She had advertised her services as a glamour model and masseuse in Phoenix, an adult contacts magazine, in 2000.
She said: “Hardy found the advert and called me up. But I told him I no longer worked as a model.”
However, Hardy began to ring her regularly – and Ms Harvey said she finally gave in and agreed to meet him.
She said: “He pestered me and pestered me to come to my house in Northampton.”
She continued: “We agreed a fee of £80 for an hour’s massage and I took him up to a room I kitted out for my work.”
She lit candles and put on soothing dolphin music before starting her massage. But within minutes Hardy had turned from a quiet customer into a “raging madman”.
Ms Harvey continued: “I had made it clear that this was simply a massage, nothing else.
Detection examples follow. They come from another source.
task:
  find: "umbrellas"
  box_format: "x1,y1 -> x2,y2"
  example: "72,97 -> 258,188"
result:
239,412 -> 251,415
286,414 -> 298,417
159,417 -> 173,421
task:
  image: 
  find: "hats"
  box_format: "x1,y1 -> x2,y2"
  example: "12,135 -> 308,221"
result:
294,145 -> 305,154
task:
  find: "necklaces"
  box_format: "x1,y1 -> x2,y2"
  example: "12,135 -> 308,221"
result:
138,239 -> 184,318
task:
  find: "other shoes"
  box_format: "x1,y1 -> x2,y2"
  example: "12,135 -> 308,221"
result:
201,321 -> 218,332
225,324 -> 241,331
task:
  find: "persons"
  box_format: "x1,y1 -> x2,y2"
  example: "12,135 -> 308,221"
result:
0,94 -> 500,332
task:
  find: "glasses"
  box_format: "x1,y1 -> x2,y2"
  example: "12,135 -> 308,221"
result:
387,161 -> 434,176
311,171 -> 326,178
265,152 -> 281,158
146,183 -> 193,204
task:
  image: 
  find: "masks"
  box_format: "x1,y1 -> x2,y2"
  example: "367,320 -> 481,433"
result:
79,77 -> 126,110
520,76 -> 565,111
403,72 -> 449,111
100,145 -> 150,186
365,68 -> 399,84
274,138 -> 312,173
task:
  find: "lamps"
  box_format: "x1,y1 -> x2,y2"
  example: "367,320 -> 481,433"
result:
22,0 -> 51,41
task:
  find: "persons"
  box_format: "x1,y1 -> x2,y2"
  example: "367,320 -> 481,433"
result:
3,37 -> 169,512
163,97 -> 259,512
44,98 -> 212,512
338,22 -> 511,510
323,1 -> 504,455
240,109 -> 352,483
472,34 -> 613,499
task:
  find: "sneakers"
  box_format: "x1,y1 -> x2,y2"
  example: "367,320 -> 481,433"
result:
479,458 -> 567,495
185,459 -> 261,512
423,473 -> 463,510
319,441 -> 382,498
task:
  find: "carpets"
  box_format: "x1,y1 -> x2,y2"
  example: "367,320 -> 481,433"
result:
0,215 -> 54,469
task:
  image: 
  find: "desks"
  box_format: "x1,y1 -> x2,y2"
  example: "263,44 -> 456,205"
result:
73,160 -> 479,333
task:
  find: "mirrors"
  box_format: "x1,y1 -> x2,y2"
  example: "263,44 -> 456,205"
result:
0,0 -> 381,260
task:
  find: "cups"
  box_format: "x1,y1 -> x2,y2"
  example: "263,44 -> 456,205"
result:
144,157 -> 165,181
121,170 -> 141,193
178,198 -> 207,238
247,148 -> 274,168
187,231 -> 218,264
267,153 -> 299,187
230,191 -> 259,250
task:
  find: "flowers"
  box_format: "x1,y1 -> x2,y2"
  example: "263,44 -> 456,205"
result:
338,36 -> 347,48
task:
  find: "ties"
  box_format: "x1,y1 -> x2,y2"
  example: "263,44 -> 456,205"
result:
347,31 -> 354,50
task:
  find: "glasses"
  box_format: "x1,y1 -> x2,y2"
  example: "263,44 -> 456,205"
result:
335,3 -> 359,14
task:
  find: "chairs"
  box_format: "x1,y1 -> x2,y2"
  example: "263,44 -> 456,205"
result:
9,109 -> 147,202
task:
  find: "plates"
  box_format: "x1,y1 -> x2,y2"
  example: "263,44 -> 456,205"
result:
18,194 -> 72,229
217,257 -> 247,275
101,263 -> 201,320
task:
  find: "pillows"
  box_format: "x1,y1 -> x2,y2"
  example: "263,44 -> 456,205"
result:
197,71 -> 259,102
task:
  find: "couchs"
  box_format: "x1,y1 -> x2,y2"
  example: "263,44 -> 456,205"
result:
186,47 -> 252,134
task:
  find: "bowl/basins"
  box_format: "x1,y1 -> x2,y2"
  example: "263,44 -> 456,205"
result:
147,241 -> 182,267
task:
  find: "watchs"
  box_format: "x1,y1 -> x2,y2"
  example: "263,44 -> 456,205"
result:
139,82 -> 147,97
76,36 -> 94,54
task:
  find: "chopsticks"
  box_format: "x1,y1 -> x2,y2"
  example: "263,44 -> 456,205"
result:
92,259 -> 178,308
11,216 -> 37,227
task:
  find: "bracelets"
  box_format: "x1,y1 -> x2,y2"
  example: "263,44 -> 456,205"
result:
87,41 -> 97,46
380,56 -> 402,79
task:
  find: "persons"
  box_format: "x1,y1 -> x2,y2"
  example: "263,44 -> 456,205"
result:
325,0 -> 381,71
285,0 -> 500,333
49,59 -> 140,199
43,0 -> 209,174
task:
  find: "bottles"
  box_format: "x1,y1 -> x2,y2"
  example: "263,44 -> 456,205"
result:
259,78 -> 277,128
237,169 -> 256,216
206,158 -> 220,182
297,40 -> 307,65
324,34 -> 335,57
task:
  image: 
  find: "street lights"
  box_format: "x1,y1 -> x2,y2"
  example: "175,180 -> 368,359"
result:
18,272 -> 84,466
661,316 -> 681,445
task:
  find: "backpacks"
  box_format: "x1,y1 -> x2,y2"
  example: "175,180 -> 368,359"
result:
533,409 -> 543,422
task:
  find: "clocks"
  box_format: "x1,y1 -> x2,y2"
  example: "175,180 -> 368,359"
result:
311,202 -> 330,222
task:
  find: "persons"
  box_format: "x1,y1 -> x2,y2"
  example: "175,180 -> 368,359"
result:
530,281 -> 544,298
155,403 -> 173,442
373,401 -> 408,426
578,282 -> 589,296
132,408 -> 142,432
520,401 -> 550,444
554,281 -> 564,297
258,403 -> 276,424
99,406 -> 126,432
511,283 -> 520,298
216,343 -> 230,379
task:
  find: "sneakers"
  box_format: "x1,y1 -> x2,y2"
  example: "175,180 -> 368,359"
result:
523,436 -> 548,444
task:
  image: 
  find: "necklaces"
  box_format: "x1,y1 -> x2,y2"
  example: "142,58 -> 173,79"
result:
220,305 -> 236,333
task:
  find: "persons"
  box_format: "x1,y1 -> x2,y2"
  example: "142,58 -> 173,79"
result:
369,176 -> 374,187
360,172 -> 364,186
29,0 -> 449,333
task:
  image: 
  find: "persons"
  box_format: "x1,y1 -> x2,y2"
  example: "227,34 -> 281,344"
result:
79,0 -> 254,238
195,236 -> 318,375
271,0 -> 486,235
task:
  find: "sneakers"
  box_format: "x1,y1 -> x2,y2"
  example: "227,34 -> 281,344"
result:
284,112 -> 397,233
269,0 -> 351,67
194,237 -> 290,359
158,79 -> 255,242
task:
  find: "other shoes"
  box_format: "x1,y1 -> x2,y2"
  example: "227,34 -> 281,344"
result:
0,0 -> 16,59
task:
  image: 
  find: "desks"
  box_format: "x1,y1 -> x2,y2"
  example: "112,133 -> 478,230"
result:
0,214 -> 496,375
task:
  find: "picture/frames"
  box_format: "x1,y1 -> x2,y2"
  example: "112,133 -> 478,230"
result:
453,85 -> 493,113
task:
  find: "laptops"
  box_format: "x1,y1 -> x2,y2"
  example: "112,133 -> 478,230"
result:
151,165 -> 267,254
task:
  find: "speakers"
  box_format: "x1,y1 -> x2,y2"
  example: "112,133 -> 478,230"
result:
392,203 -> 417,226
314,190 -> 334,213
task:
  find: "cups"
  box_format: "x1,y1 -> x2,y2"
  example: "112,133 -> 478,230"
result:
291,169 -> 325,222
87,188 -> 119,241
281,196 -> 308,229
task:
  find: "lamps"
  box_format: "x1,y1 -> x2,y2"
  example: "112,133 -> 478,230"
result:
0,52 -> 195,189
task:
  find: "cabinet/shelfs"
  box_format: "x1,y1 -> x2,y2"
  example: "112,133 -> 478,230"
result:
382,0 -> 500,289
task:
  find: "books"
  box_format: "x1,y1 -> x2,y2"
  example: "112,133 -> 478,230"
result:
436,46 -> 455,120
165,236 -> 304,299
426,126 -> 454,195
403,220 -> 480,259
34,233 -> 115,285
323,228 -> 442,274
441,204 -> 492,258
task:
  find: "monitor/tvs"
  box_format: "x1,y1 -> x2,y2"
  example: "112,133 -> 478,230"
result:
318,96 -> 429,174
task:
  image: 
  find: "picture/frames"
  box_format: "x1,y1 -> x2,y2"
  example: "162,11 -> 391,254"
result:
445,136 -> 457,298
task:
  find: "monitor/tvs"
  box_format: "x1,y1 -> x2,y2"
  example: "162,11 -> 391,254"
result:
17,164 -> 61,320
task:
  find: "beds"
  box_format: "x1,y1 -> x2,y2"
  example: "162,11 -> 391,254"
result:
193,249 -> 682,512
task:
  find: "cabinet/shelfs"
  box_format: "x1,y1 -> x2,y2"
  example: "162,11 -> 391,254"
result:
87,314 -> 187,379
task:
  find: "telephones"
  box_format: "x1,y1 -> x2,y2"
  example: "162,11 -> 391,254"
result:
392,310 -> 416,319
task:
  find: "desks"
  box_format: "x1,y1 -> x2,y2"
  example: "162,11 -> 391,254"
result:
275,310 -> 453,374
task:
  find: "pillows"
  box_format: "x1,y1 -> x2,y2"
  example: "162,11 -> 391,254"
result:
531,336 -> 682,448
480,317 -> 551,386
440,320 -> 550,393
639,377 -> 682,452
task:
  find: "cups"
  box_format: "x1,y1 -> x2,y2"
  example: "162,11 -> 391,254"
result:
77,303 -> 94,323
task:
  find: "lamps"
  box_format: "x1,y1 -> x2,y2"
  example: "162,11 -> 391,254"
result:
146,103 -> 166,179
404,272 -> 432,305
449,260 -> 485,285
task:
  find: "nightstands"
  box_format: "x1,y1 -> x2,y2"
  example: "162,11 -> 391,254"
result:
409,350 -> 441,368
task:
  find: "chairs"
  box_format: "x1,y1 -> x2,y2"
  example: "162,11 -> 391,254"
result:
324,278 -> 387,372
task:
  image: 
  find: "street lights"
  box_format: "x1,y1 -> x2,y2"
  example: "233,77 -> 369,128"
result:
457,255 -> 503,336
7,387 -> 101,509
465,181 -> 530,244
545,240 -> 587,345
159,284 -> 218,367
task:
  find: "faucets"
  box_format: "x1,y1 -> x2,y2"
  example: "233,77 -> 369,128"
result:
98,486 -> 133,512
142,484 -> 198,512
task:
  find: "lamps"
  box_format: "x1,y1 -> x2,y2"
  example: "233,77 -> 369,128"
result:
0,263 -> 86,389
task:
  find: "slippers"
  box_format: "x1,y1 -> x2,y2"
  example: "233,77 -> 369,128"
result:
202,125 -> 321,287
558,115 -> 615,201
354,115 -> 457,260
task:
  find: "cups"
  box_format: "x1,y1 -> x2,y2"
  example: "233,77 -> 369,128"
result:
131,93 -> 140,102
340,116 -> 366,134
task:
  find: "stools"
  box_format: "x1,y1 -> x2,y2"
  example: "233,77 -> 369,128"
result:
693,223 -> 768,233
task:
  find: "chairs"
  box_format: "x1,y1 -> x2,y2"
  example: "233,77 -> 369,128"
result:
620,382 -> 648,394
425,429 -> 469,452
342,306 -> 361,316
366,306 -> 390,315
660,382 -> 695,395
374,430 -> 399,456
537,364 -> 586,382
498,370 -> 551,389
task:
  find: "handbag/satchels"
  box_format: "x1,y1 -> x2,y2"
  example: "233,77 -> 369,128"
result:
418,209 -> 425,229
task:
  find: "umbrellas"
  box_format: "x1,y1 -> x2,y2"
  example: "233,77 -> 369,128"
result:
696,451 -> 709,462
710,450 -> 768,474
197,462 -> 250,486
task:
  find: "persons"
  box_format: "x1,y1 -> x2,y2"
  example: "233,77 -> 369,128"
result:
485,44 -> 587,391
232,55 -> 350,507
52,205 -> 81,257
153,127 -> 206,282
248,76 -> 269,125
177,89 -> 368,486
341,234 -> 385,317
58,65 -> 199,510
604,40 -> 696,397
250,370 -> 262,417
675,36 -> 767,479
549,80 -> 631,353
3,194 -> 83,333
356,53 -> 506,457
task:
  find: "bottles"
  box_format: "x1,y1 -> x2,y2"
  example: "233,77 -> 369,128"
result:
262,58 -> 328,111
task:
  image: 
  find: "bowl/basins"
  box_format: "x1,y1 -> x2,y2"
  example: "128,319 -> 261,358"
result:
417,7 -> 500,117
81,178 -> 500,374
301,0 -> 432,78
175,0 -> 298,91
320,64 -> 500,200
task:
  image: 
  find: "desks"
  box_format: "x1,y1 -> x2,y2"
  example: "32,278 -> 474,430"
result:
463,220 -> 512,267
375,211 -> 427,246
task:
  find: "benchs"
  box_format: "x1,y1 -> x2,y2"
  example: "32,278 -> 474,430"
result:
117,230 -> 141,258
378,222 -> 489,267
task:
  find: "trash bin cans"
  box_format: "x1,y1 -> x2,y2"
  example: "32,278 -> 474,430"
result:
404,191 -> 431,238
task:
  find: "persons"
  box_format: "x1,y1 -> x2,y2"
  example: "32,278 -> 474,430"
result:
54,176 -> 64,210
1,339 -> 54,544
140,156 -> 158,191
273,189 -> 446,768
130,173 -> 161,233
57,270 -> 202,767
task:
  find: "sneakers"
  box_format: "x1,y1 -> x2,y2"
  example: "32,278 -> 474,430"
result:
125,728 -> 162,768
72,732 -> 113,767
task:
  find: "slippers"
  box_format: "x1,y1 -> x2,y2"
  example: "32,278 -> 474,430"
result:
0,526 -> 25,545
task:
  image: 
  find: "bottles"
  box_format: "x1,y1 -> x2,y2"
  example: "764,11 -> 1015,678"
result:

I had my bondage gear I use for photographs on display in the room – heels and spiky tops – but I did not use them.”
She continued: “As I was massaging him, he suddenly grabbed me. He whipped me over on to my back and rolled on top of me.”
Hardy began to crush her chest with his bulk – and throttled her.
She continued: “He was saying how he wanted to make me bleed and he bit my private parts.”
As she looked into Hardy’s eyes, she said she knew she was looking into the eyes of a killer.
She added: “I suddenly realised, as the pressure on my throat got worse, that he was trying to kill me. I thought: I am not going to let my life end like this.”
Mustering all her strength, she managed to wriggle a leg free and squirm away from his powerful grip. The pair fell on to the floor – and suddenly Hardy, who moments before had been manic, calmed down. She continued: “He acted as if nothing had happened. I was petrified and shaking. I threw his clothes at him and ordered him out. He did not say a word. He just got up and left.”
A shaken Ms Harvey said: “I did not go to the police because of my background. I simply did not think they would take me seriously.”
It was only when she saw Hardy’s face on the news after his arrest in January 2003 that she realised how lucky she had been.